Ve sen birden gülmeye başlamışsın... Önce yavaş,
sonra şiddeti artan kahkahalarla...”
Nazım Hikmet’in Stalin’in ölümü sonrasında Yazarlar
Birliği’nin isteği üzerine diğer şairler gibi nezaketen yazdığı olumlu ifadeler
içeren iki şiiri bulunuyor. Nazım “Hatırlıyorum” ve “5 Mart 1953” adlı bu
şiirleri komünizme olan sadakatiyle, bir ölünün arkasından duyulacak duygularla
yazmıştı elbette. Nazım Hikmet’in “5 Mart 1953” adlı şiirinin bir bölümü
şu şekilde:
“İlkönce kim kime metin ol kardeşim diyecek,
ilkönce kim kime başsağlığı dileyecek?
Hepimizindi o,
hepimizindir.
Yoldaşlarım,
acınızı duyuyorum,
sizin duyduğunuz gibi tıpkı aynı şiddetle…”
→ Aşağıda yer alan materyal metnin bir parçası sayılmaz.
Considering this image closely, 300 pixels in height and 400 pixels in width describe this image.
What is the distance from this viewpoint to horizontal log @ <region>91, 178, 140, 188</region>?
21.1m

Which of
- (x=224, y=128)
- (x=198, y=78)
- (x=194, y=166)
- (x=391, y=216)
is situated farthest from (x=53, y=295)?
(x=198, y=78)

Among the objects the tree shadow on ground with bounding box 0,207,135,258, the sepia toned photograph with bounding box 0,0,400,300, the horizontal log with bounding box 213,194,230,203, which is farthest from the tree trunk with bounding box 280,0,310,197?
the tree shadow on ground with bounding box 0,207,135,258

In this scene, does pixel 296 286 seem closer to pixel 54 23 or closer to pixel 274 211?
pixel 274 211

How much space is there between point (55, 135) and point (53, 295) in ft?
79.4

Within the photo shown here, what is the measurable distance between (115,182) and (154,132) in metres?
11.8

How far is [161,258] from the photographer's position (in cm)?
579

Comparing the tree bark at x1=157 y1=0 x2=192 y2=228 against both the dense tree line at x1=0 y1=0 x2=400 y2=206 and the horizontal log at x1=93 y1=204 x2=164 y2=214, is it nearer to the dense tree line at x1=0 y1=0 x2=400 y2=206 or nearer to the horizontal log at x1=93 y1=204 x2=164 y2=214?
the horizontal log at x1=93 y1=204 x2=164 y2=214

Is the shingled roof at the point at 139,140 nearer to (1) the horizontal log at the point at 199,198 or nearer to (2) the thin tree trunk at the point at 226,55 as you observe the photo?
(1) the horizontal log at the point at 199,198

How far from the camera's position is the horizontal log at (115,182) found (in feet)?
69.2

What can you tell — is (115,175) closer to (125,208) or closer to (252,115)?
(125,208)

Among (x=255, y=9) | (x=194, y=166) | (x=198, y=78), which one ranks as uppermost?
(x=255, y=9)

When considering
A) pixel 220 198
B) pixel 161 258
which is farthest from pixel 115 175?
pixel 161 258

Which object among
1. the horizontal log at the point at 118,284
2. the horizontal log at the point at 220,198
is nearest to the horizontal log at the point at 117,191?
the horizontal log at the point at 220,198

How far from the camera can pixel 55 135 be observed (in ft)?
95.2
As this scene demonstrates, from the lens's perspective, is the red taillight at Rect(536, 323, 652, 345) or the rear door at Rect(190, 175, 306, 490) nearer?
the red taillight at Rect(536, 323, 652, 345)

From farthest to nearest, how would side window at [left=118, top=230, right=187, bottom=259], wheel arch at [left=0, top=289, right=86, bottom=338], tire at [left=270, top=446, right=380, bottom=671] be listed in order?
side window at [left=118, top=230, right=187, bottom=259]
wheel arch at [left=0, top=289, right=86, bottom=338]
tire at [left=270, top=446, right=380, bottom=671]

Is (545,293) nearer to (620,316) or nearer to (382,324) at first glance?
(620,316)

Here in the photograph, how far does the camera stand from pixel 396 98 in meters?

Ancak 1956 yılında Komünist Parti'nin 20. Kongresi'nde
Kruşçef tarafından başlatılan "destalinizasyon" kampanyasına
kadar Stalin konusunun herkes için bir tabu olduğunu hatırda tutmak
gerekiyor. Nazım Hikmet Stalin hakkında gerçek duygularını anlatan şiirini
Kasım 1962’de yazdı ve bu sayfayı da kapattı kanımca:
“Taştandı tunçtandı alçıdandı kağıttandı iki santimden yedi
metreye kadar
Taştan tunçtan alçıdan ve kağıttan çizmeleri dibindeydik
şehrin bütün meydanlarında
Parklarda ağaçlarımızın üstündeydi taştan tunçtan alçıdan
ve kağıttan gölgesi
Taştan tunçtan alçıdan ve kağıttan bıyıkları lokantalarda
içindeydi çorbamızın
Odalarımızda taştan tunçtan alçıdan kağıttan gözleri
önündeydik
Yok oldu bir sabah
Yok oldu çizmesi meydanlardan
Gölgesi ağaçlarımızın üstünden
Çorbamızdan bıyığı
Odalarımızdan gözleri
ve kalktı göğsümüzden baskısı binlerce ton taşın tuncun
alçının ve kağıdın.”
Neticede Stalin konusu Rus tarihi açısından da karmaşık bir
konu. Onun liderliğinde faşizmin yenilgiye uğratıldığına kuşku yok. Yalnız
“ama”sı var işin. Daha önce Stalin’in Rusya’da neden popüler olduğunu anlatmaya
çalıştığım yazının sonunda şu paragrafa yer vermiştim:
“Stalin konusu uzun, karmaşık ve belki de o dönemi yaşayan
insanların daha iyi değerlendirebileceği bir konu gibi görünüyor. Komünizmi
yıpratmak için karalandığını ileri sürenler, ülkeyi korumak için böyle
davrandığını düşünenler, o olmasaydı II. Dünya Savaşı kazanılamazdı diyenler, o
kendisi için hiçbir şey istemedi ve hatta esir oğlunu feda etti diye düşününler
olduğu gibi, onu yüzbinlerin ölümünden, acılardan ve yaratıcılığın
yok edilmesinden sorumlu tutanlar da var. Takdir okuyucunun…”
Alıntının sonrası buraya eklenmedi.